The UEFA European Under-19 Championship consists of three distinct stages: the qualifying round, the elite round and the final tournament.
The qualifying round, played in autumn, is made up of 13 groups of four teams playing in one-venue mini-tournaments. The top two from each progress alongside the third-placed team with the best record against the top pair in their group.
In the elite round, played in the spring, those 27 qualifiers join the top seed, given a bye, in seven mini-tournament groups of four. The group winners then join the hosts in the finals.
The seven qualifiers plus the hosts are split into two groups of four who play each other once, with the top two progressing to the semi-finals. The winners of those ties contest the final.
Further details, including the criteria for separating teams that finish level on points in a group, or after extra time in a match, can be found in the official competition regulations.

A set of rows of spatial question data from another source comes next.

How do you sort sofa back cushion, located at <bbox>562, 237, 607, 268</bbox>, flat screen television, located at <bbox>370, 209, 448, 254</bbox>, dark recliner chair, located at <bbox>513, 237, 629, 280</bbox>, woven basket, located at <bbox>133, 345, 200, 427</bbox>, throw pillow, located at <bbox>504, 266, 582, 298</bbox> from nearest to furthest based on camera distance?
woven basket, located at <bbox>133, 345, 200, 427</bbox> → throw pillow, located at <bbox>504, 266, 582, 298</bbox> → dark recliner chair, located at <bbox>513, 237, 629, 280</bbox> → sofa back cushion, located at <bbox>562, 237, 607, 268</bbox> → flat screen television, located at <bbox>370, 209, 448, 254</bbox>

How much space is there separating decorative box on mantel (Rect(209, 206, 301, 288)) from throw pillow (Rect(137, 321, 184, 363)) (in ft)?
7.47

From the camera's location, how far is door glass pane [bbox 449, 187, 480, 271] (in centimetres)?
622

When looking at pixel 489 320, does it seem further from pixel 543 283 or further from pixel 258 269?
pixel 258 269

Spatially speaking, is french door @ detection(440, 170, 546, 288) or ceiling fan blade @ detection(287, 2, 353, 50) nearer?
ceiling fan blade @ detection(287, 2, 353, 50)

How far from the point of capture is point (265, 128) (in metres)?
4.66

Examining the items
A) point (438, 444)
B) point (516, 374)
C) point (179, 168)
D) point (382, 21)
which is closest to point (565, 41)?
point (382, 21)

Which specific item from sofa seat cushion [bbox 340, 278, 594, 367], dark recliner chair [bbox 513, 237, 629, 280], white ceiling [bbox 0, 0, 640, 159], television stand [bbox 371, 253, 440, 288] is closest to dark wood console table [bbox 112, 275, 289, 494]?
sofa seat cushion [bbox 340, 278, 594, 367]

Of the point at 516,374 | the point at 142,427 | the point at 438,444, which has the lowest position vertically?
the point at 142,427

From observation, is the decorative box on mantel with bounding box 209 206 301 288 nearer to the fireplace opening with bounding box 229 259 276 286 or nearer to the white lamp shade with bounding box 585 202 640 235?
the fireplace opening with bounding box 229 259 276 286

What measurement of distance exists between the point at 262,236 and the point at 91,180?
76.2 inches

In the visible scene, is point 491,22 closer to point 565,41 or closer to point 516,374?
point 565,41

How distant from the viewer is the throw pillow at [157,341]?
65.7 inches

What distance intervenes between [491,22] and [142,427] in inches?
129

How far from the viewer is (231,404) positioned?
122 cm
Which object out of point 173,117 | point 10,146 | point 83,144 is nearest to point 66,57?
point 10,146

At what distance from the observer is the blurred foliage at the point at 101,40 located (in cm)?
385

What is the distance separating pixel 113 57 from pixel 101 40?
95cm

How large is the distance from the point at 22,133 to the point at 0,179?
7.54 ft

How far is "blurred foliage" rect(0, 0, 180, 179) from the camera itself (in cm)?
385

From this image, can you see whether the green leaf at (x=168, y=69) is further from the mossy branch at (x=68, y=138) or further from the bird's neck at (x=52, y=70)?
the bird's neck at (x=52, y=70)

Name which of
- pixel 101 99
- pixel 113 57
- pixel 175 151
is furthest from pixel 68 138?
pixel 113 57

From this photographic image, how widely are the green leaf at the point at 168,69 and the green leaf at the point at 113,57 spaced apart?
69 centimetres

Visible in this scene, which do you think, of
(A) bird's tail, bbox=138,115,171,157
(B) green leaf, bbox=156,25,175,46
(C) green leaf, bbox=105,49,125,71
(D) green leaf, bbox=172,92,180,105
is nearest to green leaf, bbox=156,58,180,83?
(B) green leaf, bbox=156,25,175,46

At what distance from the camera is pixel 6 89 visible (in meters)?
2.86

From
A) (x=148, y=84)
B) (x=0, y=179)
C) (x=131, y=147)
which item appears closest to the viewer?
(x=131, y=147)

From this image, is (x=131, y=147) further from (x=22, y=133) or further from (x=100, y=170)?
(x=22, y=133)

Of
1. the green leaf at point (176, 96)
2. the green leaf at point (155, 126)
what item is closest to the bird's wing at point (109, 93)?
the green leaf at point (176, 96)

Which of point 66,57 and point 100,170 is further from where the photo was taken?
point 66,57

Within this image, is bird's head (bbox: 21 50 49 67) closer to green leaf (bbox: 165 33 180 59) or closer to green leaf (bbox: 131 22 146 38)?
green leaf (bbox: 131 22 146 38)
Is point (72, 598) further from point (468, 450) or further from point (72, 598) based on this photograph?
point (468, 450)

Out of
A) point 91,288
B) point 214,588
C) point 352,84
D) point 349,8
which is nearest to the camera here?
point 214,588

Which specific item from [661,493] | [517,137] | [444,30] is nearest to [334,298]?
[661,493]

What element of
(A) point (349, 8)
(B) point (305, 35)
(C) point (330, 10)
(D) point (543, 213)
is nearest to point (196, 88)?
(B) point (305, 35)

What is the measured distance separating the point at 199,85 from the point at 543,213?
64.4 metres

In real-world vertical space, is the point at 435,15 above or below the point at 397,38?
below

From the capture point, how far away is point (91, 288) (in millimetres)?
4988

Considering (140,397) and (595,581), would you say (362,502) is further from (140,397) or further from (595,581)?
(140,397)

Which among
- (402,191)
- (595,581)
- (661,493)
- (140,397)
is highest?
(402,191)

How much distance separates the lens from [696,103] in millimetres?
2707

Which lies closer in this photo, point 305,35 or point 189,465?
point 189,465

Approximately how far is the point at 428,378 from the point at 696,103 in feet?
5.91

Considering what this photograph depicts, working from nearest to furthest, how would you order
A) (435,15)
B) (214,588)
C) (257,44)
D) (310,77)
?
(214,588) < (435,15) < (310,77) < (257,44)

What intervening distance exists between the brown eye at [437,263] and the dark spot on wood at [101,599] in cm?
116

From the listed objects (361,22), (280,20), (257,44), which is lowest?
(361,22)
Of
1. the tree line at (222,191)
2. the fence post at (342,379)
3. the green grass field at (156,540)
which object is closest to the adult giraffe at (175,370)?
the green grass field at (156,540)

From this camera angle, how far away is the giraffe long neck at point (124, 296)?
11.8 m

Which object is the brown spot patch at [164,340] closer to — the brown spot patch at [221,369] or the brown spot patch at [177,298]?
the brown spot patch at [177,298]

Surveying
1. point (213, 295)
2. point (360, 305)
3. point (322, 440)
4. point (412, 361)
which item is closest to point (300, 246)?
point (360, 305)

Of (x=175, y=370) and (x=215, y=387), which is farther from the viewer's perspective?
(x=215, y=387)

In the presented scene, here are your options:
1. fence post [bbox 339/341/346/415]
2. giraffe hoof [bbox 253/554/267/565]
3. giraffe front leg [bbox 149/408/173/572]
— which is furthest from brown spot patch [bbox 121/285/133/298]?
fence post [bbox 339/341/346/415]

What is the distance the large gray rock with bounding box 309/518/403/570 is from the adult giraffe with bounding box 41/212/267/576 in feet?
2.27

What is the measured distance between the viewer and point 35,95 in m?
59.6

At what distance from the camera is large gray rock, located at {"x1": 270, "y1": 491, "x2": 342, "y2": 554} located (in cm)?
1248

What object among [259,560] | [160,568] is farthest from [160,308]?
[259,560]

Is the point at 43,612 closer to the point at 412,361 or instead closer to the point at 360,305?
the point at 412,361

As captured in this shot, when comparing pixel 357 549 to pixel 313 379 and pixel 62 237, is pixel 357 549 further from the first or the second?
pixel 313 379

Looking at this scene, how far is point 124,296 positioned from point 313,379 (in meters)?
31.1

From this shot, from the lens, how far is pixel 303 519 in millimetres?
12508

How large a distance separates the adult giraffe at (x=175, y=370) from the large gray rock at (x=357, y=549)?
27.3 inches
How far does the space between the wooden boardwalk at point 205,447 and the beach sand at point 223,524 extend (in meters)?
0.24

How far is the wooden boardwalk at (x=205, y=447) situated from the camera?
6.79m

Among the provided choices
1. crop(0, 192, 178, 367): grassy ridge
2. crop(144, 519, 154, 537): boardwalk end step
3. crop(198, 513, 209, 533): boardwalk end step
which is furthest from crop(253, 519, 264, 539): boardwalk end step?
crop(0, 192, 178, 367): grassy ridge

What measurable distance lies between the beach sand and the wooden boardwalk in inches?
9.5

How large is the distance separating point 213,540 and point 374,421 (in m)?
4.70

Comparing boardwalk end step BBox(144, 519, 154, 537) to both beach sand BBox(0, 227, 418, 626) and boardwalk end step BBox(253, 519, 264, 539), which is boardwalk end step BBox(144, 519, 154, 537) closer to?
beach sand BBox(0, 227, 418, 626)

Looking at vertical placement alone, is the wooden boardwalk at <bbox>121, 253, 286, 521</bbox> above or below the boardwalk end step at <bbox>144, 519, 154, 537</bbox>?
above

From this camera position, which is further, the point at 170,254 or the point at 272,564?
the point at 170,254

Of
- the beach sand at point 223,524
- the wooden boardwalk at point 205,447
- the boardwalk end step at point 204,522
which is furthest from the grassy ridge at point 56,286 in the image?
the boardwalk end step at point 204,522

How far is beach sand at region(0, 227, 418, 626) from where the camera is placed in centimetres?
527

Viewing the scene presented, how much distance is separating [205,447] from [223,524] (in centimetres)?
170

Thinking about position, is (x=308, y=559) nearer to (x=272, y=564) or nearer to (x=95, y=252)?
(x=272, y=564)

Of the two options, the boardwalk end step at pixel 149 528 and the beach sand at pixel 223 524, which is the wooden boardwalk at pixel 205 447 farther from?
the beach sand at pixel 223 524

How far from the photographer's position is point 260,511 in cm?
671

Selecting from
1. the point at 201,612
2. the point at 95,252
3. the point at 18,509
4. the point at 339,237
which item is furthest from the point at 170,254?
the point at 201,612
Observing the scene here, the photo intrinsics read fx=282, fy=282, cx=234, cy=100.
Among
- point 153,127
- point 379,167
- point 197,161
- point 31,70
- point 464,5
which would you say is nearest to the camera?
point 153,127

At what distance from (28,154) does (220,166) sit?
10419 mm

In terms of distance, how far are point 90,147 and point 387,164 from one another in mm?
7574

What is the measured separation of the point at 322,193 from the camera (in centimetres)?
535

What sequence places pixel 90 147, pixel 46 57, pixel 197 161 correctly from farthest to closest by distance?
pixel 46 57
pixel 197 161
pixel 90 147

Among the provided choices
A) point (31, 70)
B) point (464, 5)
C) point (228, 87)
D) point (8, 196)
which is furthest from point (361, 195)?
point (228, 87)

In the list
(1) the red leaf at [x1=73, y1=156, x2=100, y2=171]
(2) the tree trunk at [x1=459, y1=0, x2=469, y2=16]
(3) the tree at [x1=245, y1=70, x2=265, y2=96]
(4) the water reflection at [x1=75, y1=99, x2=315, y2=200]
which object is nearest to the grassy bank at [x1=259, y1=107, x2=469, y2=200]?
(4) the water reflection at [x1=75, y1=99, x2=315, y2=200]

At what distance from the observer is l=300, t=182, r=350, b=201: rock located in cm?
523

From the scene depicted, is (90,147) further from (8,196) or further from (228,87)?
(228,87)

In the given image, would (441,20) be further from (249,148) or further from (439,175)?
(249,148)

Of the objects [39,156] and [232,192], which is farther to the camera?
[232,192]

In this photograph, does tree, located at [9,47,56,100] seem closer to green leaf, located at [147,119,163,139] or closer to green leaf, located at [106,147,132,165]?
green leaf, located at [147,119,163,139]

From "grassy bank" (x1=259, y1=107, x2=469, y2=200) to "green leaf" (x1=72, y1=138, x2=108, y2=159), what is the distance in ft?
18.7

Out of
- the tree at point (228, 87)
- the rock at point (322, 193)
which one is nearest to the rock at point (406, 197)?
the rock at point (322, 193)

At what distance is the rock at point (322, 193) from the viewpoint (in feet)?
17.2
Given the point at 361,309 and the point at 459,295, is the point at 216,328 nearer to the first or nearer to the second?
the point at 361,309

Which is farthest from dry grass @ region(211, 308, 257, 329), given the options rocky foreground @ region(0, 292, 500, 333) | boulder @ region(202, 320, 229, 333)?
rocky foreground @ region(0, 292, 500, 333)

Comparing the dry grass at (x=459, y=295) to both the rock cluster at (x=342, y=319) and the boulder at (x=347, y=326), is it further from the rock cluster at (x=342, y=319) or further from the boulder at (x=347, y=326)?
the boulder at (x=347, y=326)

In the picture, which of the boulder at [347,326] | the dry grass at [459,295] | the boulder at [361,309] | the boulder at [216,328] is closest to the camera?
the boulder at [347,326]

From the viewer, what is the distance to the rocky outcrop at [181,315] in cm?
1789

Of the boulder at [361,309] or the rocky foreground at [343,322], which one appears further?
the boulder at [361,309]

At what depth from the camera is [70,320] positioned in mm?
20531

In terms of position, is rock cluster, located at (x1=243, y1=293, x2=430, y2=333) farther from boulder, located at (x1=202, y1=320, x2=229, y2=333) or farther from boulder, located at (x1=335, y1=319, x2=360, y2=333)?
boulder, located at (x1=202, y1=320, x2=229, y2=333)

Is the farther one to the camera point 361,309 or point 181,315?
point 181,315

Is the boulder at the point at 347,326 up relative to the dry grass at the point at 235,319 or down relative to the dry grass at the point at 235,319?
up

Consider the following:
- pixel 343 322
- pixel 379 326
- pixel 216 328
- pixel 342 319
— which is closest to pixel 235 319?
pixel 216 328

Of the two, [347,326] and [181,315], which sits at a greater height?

Aymen Barkok added to his two Bundesliga goals in his debut professional season with one in last month's elite round as Germany qualified for the 2017 UEFA European Under-19 Championship.
Name: Aymen Barkok
Club: Eintracht Frankfurt
Debut: 20 November 2016 v Werder Bremen
Position: attacking midfielder
Date of birth: 21 May 1998
Preferred foot: right
They say ...
"He is an athletic player with good technique. We are confident he will take that successful next step in his young career at our club."
Bruno Hübner, Eintracht sporting director
"You can tell he has a lot of great attributes. He is a dream footballer, a great guy. If you look at his qualities, it is fair to say Frankfurt have a gem in their ranks."
Niko Kovac, Eintracht coach
Born and bred in Frankfurt, Barkok shared mini-pitches with Liverpool and Germany midfielder Emre Can during his boyhood. He spent two years of his junior career at Eintracht's regional rivals Kickers Offenbach before returning, aged 15, to his home city.
A severe knee injury at the age of 17 proved only a temporary setback. Having featured for Germany's Under-16 and U17 teams, he made his debut for the U19s last month, opening his goalscoring account in his second outing, a 2-0 elite round win against Serbia.
Playing style ...
Quick, direct and a good dribbler, Barkok has all the attributes required to excel in an attacking midfield role. He has also learned to shift gears, adding guile and creativity to his game.
Shades of ...
The way he glides past opponents reminds Eintracht fans of Jay-Jay Okocha, who was a favourite at the club in the 1990s. A more contemporary comparison would be to Schalke midfielder Leon Goretzka.
Eureka moment ...
Barkok had what certainly qualifies as a dream debut, hitting a 90th-minute winner away to Werder Bremen in November after coming off the bench with a quarter of an hour remaining. Exactly a month later he scored and provided an assist in a 3-0 derby victory over Mainz.
Best-case scenario ...
His youth coaches say Barkok had a tendency to be sloppy in training, but one day he flipped the switch. If he can maintain that eagerness to learn, Frankfurt could be a solid stepping stone towards greater things. His aerial power and defensive awareness need to improve, yet he is going in the right direction. And on the off-chance his career in football does not work out, Barkok is attending machine engineering classes whenever his schedule allows.
He says ...
"A dream has come true for me. To become a professional footballer at the age of 18 is amazing. I accept it won't be easy, but I will do everything in my power to create positive headlines."
On the day he signed a contract until 2020
"I was a ball boy in this stadium while many of the current players were on the pitch. It's unbelievable that I'm now playing with them. My hero was Zinédine Zidane. I cheered him on when I was just eight years old, and I still watch clips of him today."